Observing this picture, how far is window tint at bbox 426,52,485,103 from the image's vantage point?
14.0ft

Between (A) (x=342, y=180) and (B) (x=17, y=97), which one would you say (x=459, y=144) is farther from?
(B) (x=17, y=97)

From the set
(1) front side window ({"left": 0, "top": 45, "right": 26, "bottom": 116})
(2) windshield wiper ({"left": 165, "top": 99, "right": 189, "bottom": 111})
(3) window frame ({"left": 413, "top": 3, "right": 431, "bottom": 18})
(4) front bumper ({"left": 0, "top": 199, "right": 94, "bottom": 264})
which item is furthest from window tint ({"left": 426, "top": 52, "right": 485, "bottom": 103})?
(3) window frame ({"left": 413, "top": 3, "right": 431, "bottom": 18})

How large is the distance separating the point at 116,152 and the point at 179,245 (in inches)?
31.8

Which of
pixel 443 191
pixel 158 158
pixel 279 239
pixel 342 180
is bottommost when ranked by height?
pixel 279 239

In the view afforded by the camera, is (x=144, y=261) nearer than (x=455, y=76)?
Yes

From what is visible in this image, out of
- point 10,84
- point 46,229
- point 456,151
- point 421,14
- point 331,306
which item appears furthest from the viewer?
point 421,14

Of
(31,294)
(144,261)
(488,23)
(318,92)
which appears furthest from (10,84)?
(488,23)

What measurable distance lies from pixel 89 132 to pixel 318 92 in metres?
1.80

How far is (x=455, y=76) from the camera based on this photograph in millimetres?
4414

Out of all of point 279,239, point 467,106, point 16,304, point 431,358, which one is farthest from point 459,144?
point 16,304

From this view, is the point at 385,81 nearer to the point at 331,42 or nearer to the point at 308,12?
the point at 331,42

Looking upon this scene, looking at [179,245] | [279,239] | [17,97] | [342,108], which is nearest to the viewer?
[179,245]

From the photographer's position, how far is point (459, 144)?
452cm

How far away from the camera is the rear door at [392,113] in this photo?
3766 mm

____________

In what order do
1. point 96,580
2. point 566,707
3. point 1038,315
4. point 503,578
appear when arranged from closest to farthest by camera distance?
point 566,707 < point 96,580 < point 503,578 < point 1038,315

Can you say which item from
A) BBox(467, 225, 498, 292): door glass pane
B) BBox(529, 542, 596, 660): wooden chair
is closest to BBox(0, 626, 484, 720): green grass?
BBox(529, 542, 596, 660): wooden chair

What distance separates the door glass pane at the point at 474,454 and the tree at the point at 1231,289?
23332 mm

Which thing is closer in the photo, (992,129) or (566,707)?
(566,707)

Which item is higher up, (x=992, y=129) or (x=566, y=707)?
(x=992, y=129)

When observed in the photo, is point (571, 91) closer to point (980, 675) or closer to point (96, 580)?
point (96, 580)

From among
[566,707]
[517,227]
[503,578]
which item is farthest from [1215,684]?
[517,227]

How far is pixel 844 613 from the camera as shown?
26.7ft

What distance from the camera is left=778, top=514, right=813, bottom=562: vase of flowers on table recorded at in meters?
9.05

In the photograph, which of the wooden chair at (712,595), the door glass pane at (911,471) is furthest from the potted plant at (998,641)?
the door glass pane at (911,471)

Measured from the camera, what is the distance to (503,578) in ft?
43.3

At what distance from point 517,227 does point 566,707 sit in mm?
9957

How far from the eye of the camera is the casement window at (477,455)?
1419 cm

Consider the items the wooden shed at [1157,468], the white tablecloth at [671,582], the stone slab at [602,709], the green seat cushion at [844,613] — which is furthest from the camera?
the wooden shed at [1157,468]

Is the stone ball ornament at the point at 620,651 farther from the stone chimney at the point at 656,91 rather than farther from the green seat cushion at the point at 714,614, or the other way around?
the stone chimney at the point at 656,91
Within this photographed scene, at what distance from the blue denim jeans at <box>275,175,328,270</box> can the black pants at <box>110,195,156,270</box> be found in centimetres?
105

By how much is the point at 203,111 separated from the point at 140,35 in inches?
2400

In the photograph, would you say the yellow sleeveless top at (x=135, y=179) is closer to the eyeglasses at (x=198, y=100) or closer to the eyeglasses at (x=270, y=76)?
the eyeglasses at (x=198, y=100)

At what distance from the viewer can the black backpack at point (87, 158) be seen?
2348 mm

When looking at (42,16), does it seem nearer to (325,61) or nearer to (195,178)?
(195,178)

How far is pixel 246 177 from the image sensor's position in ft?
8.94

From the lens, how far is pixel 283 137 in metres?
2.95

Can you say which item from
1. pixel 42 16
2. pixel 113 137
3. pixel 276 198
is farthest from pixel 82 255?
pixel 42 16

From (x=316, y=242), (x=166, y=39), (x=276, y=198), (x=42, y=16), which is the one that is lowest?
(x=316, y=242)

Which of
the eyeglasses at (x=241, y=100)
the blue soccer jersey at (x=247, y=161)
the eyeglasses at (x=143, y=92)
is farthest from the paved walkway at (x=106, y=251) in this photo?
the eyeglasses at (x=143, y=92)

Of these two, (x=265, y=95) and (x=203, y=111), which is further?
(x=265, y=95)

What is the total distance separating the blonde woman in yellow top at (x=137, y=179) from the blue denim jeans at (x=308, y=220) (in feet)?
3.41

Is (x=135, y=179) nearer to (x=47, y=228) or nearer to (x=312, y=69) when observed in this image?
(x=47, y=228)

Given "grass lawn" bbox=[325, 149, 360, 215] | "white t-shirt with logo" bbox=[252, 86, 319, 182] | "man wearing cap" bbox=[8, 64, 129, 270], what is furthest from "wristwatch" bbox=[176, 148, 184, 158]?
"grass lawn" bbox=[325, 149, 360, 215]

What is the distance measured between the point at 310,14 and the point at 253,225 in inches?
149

____________

▶ THE EXERCISE: Gather every line of the records that contains the word "door", and copy each one in full. Case counts.

▶ WRITTEN SOLUTION:
How far away from the camera is the rear door at [392,113] in this photo?
A) BBox(467, 225, 498, 292): door glass pane
What distance separates the door glass pane at the point at 474,454 and the tree at the point at 1231,289?
In the photograph, which of the wooden chair at (712,595), the door glass pane at (911,471) is furthest from the potted plant at (998,641)?
the door glass pane at (911,471)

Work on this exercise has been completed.